=== DOCUMENTO ORIGINAL ===
+ + + + +

Lo que me encuentro fuera hace que me espabile en un minuto. El sol está saliendo, rojo, por encima de la espesa niebla que cubre toda la maragatería. Esa niebla termina en las casas más bajas de Foncebadón, pero va subiendo poco a poco. Con toda la rapidez que me da el cuerpo a esas horas de la mañana, entro de nuevo en el albergue y meto en mi mochila, a presión, todo lo que tengo por allí esparcido. Me calzo las botas y salgo camino arriba iniciando mi etapa. Hoy es un día especial. Hoy voy a pasar por la Cruz de Ferro, y estos tres kilómetros que tengo que recorrer hasta este punto, no los quiero hacer envuelto en una espesa niebla. Los demás, que se iban levantando al ritmo pausado habitual de cada día, se han sorprendido de verme salir con esas prisas. Voy subiendo excitado ante la vista que tengo del valle cubierto por la niebla y, ante la expectativa de encontrarme ante uno de los grandes hitos del Camino: la Cruz de Ferro.

 

Estoy realmente emocionado subido a este montículo de piedras en donde se encuentra esta cruz. Por primera vez, desde que comencé mi singladura en Saint Jean de Pied de Port, siento que realmente estoy cerca de Santiago, que voy a llegar. Mis primeras etapas y las vivencias de esos días, se me antojan extrañamente lejanas. Por el contrario, mirando hacia el oeste, hacia el Bierzo, tengo la impresión de poder ver Santiago. La niebla ha ido ascendiendo tras mis pasos, pero se ha detenido al llegar al collado. Tiro hacia adelante, casi con la misma excitación con la que he salido del albergue. Sin ser consciente de lo que tengo por delante. Más de quince kilómetros hasta Molinaseca. Casi todos en un pronunciado descenso.

 

Realizo mi primera parada en Manjarín, este curioso albergue templario que no tiene váter ni duchas. No está Tomás, el carismático hospitalero, pero sí lo atiende otro que me ofrece un café de puchero en la penumbra de la cocina. No se cobra nada, lo dejan a la voluntad del peregrino. La siguiente población es “El Acebo”, siete kilómetros más adelante. Aún hay que subir un par de repechos más, pero lo que estoy notando es que me hacen más daño las pronunciadas bajadas que esas pequeñas subidas. El Acebo es un pueblo de montaña recuperado y muy bien cuidado. Buen lugar para final de etapa, o para hacer una parada de recuperación. El descenso continúa implacable. Cuando llego a Riego de Ambrós, empiezo a estar cansado y dolorido. Esa excitación que tenía al principio de etapa se va diluyendo a medida que voy afrontando más y más bajadas. Para cuando llego a Molinaseca ha desaparecido del todo. Estoy realmente cansado y, desde que he salido de El Acebo, llueve intermitentemente. Es bonita la localidad de Molinaseca, pero no tengo el cuerpo para quedarme a admirarla. Lo justo como para comer algo ligero y continuar mi Camino.

+ + + + +

=== DATOS DISPONIBLES ===
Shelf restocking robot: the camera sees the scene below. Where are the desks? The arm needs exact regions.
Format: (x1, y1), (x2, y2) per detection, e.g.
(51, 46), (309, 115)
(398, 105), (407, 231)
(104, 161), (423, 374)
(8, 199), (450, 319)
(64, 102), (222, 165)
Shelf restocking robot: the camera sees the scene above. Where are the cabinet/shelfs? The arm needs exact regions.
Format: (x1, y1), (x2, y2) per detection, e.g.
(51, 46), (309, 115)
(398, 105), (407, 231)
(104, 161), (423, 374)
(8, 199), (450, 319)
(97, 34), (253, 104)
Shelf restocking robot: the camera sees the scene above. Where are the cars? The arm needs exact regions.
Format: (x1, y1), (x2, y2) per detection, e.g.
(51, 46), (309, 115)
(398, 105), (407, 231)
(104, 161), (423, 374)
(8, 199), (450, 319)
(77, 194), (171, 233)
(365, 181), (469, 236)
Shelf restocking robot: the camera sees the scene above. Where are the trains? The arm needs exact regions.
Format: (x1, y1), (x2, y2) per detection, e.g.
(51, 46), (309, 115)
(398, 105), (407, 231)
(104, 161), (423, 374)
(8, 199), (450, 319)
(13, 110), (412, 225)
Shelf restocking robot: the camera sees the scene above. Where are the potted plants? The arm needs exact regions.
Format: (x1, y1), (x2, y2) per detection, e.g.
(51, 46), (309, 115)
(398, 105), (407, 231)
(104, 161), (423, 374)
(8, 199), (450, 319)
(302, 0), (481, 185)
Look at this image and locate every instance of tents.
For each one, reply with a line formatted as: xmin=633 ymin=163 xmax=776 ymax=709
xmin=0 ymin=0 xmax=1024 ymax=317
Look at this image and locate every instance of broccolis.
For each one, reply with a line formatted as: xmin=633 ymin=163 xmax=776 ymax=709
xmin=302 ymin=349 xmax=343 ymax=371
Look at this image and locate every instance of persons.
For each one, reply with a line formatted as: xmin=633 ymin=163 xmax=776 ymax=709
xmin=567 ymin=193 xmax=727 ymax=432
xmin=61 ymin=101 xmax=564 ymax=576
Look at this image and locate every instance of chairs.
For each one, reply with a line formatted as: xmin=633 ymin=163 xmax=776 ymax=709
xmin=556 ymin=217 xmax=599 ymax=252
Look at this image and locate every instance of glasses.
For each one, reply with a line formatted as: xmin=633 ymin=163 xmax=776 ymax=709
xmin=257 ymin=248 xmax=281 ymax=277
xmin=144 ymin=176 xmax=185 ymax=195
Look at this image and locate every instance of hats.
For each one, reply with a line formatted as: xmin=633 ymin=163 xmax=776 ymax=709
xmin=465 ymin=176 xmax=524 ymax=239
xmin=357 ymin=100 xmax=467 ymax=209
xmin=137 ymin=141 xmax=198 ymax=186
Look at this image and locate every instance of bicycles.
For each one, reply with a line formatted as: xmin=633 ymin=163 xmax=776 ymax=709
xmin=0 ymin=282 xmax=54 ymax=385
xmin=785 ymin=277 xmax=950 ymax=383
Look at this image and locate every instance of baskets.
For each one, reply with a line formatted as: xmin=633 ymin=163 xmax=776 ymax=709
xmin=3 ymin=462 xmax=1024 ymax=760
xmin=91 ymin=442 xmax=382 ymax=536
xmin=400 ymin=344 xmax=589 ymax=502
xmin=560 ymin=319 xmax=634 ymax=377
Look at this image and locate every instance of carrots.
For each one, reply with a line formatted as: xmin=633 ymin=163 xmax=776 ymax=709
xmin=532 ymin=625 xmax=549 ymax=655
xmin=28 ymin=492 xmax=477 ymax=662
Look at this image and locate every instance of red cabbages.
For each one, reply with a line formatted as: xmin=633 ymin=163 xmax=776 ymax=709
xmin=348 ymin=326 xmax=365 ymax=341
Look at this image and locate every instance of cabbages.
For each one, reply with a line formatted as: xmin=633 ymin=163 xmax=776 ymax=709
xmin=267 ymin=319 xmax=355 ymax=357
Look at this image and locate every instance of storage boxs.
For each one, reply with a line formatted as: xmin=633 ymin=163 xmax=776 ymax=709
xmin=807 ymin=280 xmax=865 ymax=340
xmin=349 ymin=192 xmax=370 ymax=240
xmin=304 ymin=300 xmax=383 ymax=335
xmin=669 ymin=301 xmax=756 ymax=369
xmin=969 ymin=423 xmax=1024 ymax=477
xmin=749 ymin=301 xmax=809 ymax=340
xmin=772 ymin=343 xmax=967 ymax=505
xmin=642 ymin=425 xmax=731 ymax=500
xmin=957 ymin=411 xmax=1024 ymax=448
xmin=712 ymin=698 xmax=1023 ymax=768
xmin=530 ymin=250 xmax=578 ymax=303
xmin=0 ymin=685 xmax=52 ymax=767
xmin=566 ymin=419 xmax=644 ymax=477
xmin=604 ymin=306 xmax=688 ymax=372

+ + + + +

=== OBJETIVO DEL EJERCICIO ===
Transcribe literalmente el pasaje del documento original que va desde “Estoy realmente emocionado” hasta “un pronunciado descenso.”.

=== RESULTADO ===
Estoy realmente emocionado subido a este montículo de piedras en donde se encuentra esta cruz. Por primera vez, desde que comencé mi singladura en Saint Jean de Pied de Port, siento que realmente estoy cerca de Santiago, que voy a llegar. Mis primeras etapas y las vivencias de esos días, se me antojan extrañamente lejanas. Por el contrario, mirando hacia el oeste, hacia el Bierzo, tengo la impresión de poder ver Santiago. La niebla ha ido ascendiendo tras mis pasos, pero se ha detenido al llegar al collado. Tiro hacia adelante, casi con la misma excitación con la que he salido del albergue. Sin ser consciente de lo que tengo por delante. Más de quince kilómetros hasta Molinaseca. Casi todos en un pronunciado descenso.